This paper considers how ecoWeird texts frequently position an abandonment of anthropocentric thought alongside a transcendence of the physical body. A new generic term to encompass the corpus of ecologically-minded Weird fiction, the ecoWeird draws upon Timothy Morton’s theory of dark ecology in order to argue that the Weird historically dismantles the human/nonhuman binary. This paper considers three texts: The Great God Pan (1894) by Arthur Machen, The Man Whom the Trees Loved (1912) by Algernon Blackwood and Annihilation (2014) by Jeff VanderMeer.
As the human characters of these texts become spiritually attuned to human/nonhuman interconnectedness, and the limits of anthropocentric thought, they transcend the corporeal. In The Great God Pan this transcendence manifests as a string of suicides and a dissolving of traditional human anatomy; in The Man Whom the Trees Loved, a surrendering to hybridising with the nonhuman; and in Annihilation, a becoming one with landscape.

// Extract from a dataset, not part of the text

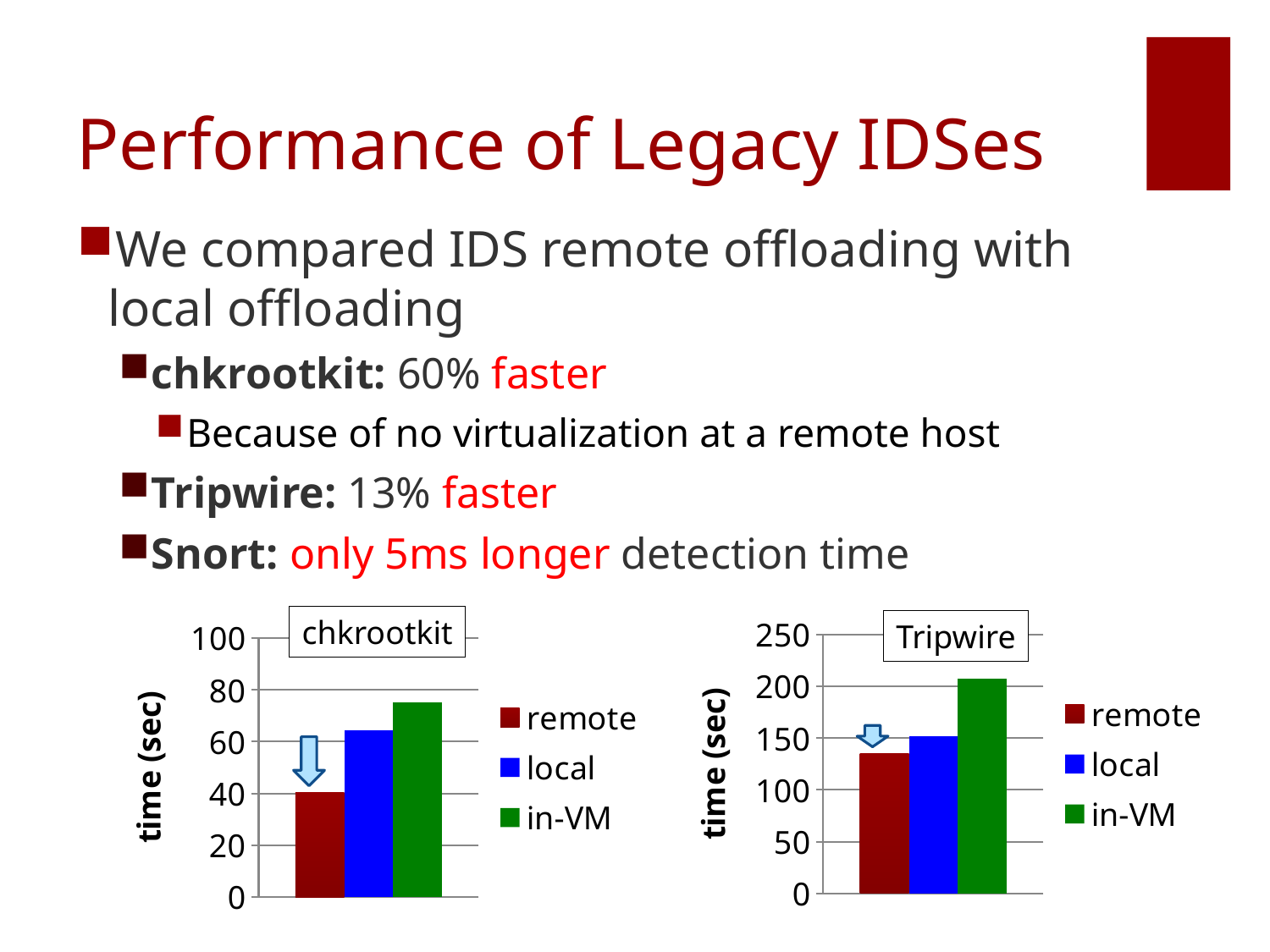
In the Tripwire chart, which series has the lowest time? remote In the Tripwire chart, is the value for remote greater or less than 150? less In the chkrootkit chart, is the value for local greater or less than 60? greater In the Tripwire chart, is the value for in-VM greater or less than 200? greater In the Tripwire chart, which is larger, local or remote? local In the chkrootkit chart, which series has the lowest time? remote How many series does the legend of the Tripwire chart list? 3 In the Tripwire chart, which series has the highest time? in-VM What kind of chart is the chkrootkit chart? bar chart What is the y-axis label of the chkrootkit chart? time (sec) In the chkrootkit chart, which series has the highest time? in-VM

Each of these transcendences is destructive, often involving physical death, yet are positioned as an understanding of a greater truth. This paper draws from this consideration that within ecoWeird fiction, the human body is presented as equally limiting as an anthropocentric mind. As one is abandoned, the other must be abandoned with it.
Employing Morton’s dark ecological theory alongside primary source material, this paper endeavours to highlight the frequent correlation within the Weird between transcending anthropocentrism and transcending the corporeal. In doing so, it hopes to further reframe the Weird tale from the cosmic to the natural.
About the speaker
Michael Wheatley is an MA student in Creative Writing at Royal Holloway, University of London. His PhD, ‘EcoWeird: An Ecocritical Re-evaluation of Weird Fiction’, will reconsider the Weird as an ecological mode. His debut collection of short stories, The Writers’ Block, is published by Black Pear Press.